The GPU device IDs must be set based on:
The number of GPUs available on the system.
GPU requirements for each service.
When using VILA-1.5 VLM, VSS requires at least 1 GPU on an 80+ GB GPU (A100, H100, H200, B200, RTX PRO 6000 Blackwell SE) and at least 2 GPUs on an 48 GB GPU (L40s).
When using Cosmos-Reason1 or NVILA VLM or a remote VLM endpoint, VSS requires at least 1 GPU (A100, H100, H200, B200, RTX PRO 6000 Blackwell SE, L40s).
Embedding and Reranking require 1 GPU each but can share a GPU with VSS on an 80+ GB GPU.

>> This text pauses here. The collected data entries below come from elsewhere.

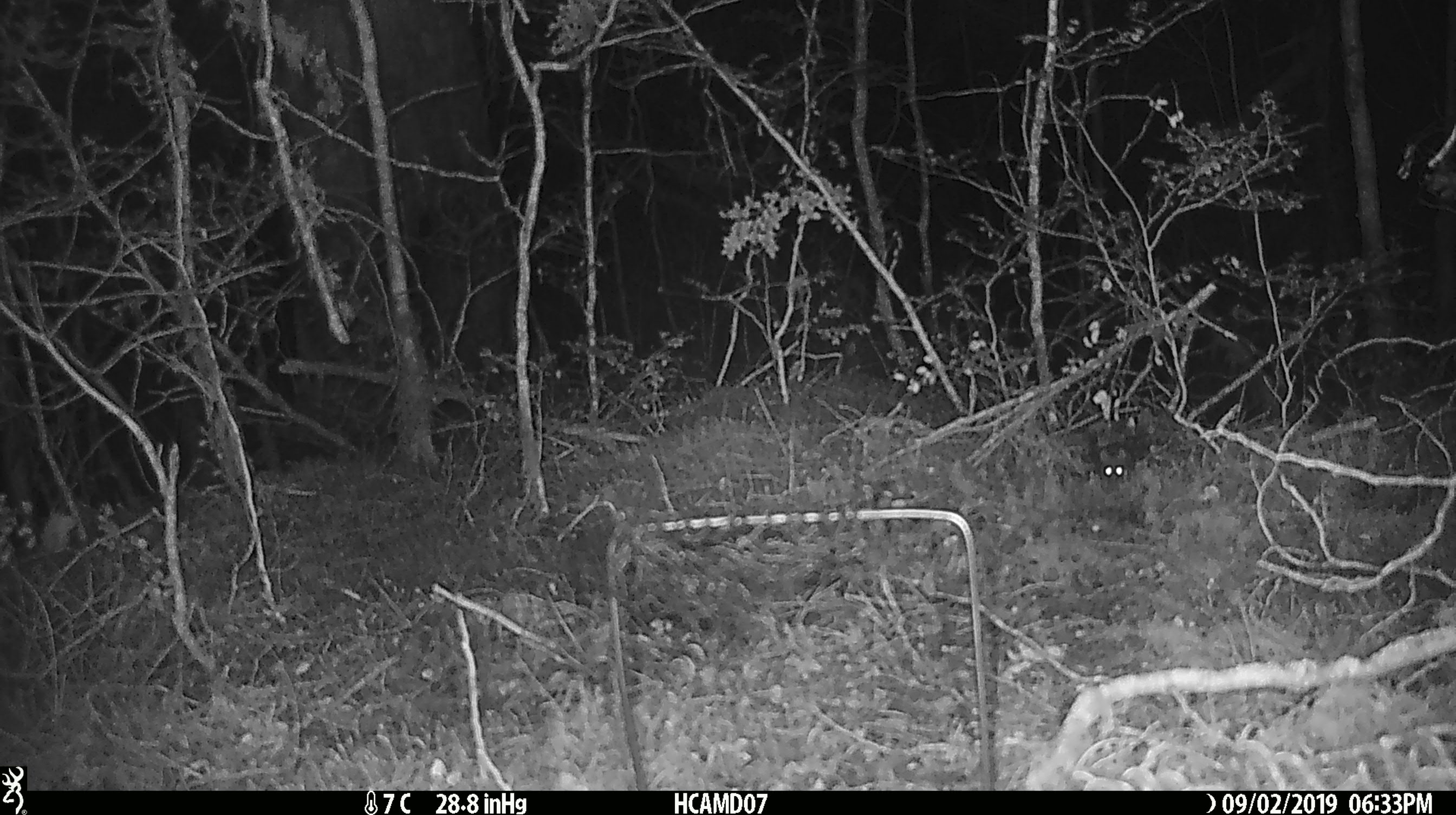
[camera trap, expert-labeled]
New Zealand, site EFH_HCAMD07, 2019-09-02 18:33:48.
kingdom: Animalia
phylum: Chordata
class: Mammalia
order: Rodentia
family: Muridae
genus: Mus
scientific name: Mus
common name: mouse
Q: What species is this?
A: Mouse (Mus).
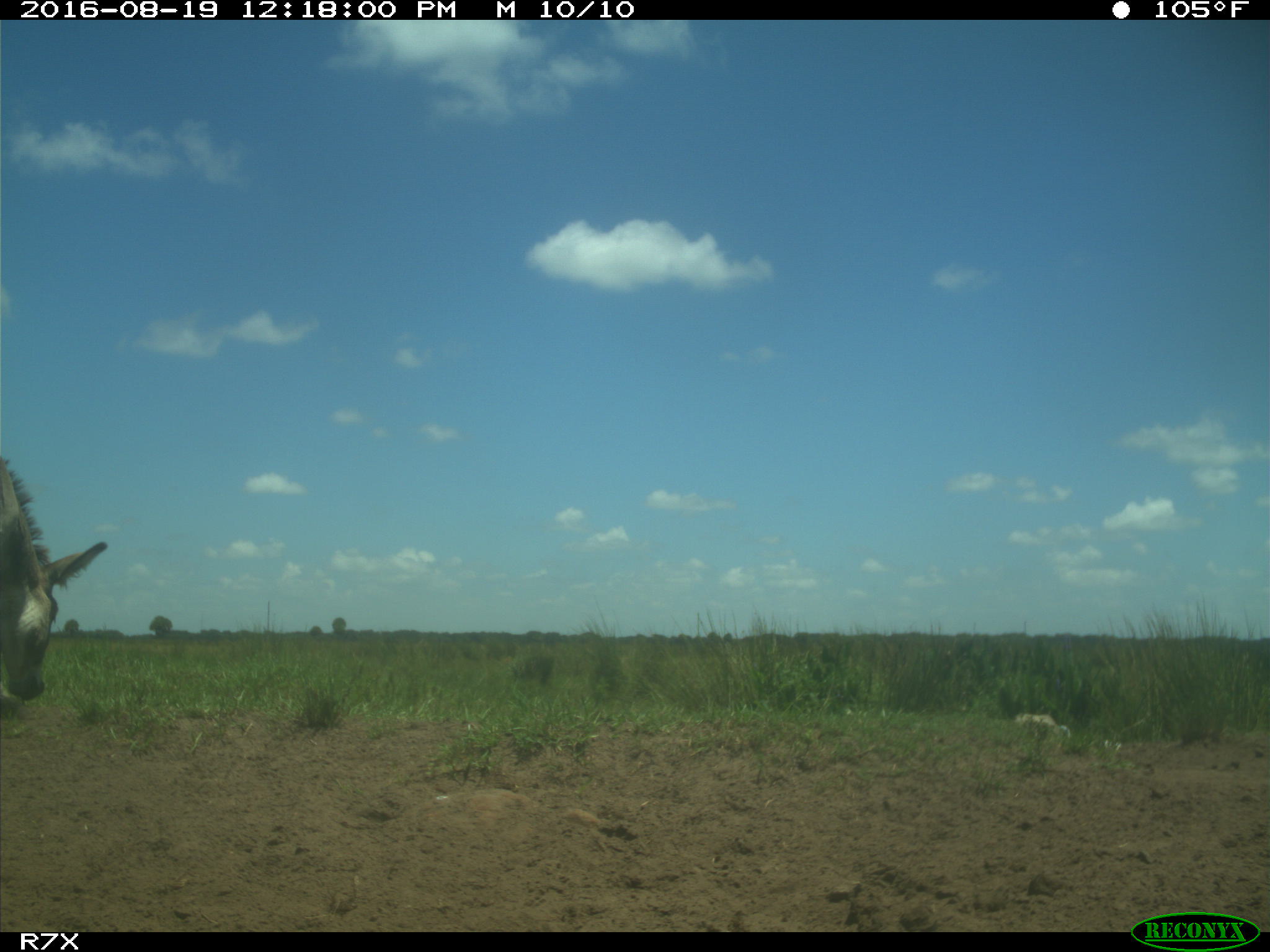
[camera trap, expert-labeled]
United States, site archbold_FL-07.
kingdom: Animalia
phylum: Chordata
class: Mammalia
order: Perissodactyla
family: Equidae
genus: Equus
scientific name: Equus africanus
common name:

RIVA ASR requires 1 GPU but can share a GPU with Embedding and Reranking on an 80+ GB GPU.
Check NVIDIA NIM for Large Language Models (LLMs) documentation for LLM GPU requirements.
GPUs can be shared even further by using the low memory modes and smaller VLM and LLM models as shown in Fully Local Deployment: Single GPU.
If using remote endpoints for any of the services, GPUs will not be used by these services and GPU requirements will be further reduced.